Voorstel is breder dan verduurzaming via Participatiehypotheek
In de hele verkenning is aandacht voor meer dan alleen de Participatiehypotheek voor verduurzaming. De lening zou ook gebruikt kunnen worden voor het leeftijdsbestendig maken van de woning. En er wordt ook gesproken over het gebruiken van het enorme pensioenkapitaal voor deze doeleinden. Dat is nog hoger dan de overwaarde op woningen.

Vooralsnog is echter opname van het bedrag ineens (10% van een ouderdomspensioen of lijfrentekapitaal) uitgesteld tot 1 januari 2024, zo bleek uit de Nota naar aanleiding van het verslag op 18 januari 2023. Het komt SEH niet onwaarschijnlijk voor als dat niet het laatste uitstel wordt. Het ligt, gezien de complexiteit van het bedrag ineens en samenhang met het nieuwe pensioenstelsel, meer voor de hand invoering uit te stellen tot de uitvoering van de Wet toekomst pensioenen in 2027. Maar de minister noemt 1 januari 2024 ‘haalbaar’.

Er moeten nog wel obstakels weggenomen worden
De ESB-auteurs erkennen wel dat er nog obstakels moeten worden weggenomen, voordat de Participatiehypotheek geïntroduceerd zal worden. Allereerst moet op voorhand duidelijk zijn wat alle kenmerken en risico’s zijn: doelgroepen van nieuwe financiële producten moeten vaststaan conform de wet. De AFM ziet hierop toe. Er moet goed bezien worden of klanten niet ‘locked-in’ dreigen te worden: ze kunnen of willen de woning niet verkopen, vanwege de aanwezigheid van de Participatiehypotheek.

Ook zit onze fiscale wetgeving waarschijnlijk nog in de weg. Allereerst moet de ‘schuld’ wel vastgesteld worden, om na te gaan of de woning in fiscale zin een eigen woning blijft. Ook zal het gevolgen hebben voor de bijleenregeling. Een participatiehypotheek zal geen eigenwoningschuld zijn, omdat er geen sprake is van een aflossingsschema. Maar de overwaarde op de woning wordt er wel lager door. Iemand die wil doorstromen, heeft dus te weinig overwaarde liquide om een volgende woning volledig met een eigenwoningschuld te financieren.  Zo zijn er nog diverse knelpunten die moeten worden weggenomen, wil de Participatiehypotheek van start gaan. Het is dan ook slechts een verkenning: ESB geeft dat duidelijk aan. Ze willen de discussie over deze mogelijkheid starten en verder (laten) onderzoeken.

Nog niet voor uw praktijk
Het zal nog wel een tijd duren, voordat u de Participatiehypotheek als alternatieve financieringswijze kunt meenemen in uw advies. Maar de aanleiding die ESB noemt voor de verkenning naar een Participatiehypotheek, is wel erg actueel.

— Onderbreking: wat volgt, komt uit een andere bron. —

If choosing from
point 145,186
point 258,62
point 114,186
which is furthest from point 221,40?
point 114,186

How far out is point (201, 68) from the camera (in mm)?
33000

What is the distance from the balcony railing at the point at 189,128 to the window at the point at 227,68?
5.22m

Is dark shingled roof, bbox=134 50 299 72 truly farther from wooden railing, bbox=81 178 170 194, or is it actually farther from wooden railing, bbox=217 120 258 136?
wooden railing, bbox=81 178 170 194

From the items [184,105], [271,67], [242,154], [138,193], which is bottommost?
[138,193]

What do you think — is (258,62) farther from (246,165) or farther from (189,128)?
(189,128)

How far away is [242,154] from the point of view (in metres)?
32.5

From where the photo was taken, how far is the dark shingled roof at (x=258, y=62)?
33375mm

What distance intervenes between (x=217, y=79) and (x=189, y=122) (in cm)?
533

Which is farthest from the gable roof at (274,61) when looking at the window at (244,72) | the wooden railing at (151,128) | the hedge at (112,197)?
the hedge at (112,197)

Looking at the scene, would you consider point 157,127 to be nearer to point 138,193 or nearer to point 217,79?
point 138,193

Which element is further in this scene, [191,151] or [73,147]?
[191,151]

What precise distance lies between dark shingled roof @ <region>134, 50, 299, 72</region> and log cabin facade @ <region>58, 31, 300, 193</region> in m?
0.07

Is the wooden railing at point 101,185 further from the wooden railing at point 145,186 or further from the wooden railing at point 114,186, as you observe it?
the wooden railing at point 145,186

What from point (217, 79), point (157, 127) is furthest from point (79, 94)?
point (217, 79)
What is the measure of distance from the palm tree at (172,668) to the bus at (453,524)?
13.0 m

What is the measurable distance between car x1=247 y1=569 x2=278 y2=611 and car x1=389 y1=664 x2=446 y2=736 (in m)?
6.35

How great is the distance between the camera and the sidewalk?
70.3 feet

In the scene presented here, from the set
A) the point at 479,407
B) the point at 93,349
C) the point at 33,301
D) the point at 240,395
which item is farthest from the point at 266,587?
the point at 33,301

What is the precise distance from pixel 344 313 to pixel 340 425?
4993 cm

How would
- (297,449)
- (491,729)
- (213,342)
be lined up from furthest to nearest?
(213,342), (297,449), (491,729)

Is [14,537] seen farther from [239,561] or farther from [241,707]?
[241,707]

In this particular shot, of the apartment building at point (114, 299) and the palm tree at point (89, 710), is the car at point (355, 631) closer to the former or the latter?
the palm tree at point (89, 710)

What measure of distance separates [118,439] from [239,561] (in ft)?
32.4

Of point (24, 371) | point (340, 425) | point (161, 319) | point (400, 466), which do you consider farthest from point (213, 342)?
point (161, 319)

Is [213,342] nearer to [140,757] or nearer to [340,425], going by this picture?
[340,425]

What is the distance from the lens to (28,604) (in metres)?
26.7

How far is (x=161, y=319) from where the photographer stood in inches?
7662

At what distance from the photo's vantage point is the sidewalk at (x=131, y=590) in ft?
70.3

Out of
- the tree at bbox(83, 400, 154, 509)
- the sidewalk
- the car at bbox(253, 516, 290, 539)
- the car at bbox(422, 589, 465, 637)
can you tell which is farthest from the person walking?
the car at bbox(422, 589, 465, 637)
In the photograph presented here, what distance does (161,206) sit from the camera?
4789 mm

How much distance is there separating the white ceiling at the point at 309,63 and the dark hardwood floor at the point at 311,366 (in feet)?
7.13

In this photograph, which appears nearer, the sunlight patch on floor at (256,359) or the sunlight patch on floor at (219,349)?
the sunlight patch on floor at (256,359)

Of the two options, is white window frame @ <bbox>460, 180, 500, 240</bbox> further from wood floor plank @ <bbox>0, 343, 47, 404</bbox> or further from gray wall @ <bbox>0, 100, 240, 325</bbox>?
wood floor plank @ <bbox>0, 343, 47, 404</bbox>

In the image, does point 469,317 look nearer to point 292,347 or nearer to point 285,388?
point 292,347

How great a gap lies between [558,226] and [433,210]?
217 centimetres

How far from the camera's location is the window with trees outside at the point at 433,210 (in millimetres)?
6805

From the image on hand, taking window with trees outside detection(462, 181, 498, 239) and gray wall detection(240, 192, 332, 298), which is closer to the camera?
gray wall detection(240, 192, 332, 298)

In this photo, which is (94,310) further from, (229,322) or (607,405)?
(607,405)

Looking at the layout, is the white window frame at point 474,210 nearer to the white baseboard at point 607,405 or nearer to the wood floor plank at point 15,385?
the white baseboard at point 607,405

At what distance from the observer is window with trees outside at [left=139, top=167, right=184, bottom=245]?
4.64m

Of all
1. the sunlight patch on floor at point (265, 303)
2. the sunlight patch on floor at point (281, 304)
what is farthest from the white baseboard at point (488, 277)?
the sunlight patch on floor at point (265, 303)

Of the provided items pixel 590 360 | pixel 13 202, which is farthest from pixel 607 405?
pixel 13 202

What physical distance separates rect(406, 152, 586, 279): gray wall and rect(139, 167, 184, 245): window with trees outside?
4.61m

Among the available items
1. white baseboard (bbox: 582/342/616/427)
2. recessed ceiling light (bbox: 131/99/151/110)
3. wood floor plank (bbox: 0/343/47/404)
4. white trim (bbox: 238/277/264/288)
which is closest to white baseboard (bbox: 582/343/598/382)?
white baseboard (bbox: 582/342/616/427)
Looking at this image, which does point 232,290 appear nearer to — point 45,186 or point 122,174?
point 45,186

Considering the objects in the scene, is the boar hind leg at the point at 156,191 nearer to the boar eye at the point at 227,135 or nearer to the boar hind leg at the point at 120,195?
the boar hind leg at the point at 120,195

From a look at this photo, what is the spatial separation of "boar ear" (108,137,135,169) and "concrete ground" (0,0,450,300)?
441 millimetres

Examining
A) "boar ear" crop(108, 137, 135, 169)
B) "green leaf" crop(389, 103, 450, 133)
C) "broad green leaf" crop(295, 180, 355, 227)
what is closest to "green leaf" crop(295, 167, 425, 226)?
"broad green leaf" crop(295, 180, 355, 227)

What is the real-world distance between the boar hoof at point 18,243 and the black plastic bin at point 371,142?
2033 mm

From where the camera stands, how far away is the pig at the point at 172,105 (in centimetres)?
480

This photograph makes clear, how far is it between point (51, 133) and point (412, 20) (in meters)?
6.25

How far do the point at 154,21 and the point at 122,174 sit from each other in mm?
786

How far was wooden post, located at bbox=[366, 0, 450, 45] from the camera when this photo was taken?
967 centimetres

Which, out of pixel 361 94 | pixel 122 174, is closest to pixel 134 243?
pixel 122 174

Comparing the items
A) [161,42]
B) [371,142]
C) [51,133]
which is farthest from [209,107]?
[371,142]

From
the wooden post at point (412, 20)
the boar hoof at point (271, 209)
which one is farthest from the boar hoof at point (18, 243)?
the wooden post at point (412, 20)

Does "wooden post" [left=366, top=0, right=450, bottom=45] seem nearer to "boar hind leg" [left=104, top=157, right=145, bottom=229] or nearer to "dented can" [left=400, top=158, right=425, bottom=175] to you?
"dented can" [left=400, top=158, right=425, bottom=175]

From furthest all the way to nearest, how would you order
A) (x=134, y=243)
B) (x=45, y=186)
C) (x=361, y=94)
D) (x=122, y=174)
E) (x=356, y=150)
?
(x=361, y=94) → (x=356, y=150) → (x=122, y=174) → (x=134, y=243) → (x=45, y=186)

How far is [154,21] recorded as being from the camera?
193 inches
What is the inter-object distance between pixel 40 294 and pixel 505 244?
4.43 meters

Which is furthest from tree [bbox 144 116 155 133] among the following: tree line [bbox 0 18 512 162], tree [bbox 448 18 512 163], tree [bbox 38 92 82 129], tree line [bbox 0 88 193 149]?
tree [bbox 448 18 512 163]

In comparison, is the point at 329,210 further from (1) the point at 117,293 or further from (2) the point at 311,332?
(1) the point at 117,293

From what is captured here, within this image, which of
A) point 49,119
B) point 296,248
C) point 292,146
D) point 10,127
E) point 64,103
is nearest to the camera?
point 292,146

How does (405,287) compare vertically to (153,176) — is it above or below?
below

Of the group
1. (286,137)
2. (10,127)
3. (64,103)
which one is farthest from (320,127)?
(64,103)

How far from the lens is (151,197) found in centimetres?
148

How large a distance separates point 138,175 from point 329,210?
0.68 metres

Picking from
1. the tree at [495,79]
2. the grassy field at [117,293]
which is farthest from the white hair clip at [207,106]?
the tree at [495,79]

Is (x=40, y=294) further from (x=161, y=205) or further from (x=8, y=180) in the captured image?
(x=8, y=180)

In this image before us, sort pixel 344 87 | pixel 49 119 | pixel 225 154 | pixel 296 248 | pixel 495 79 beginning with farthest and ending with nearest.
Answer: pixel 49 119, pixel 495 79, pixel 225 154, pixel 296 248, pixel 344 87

De vergrijzing, hoge overwaardes, een vastzittende woningmarkt en de energietransitie zijn allemaal aanleidingen om niet te wachten tot de Participatiehypotheek er is (als die al komt). Tot die tijd is het aan u om uw arsenaal aan gereedschappen ter hand te nemen: hoe kunt u uw klanten helpen bij deze samenloop van ontwikkelingen? Durf uw klant kritische vragen te stellen. Is het echt nodig (extra) af te lossen op een hypotheek, als de woning binnen nu en 10 jaar grootschalig verduurzaamd moet worden? Hoe denkt een eigenaar op leeftijd in de woning te blijven wonen, als hij niet meer kan traplopen? Denk bij dit soort zaken proactief mee, ook als u daarbij vragen moet stellen die de klant als lastig ervaart. U bent als Erkend Financieel Adviseur bij uitstek in staat uit te leggen dat u dat doet in het klantbelang.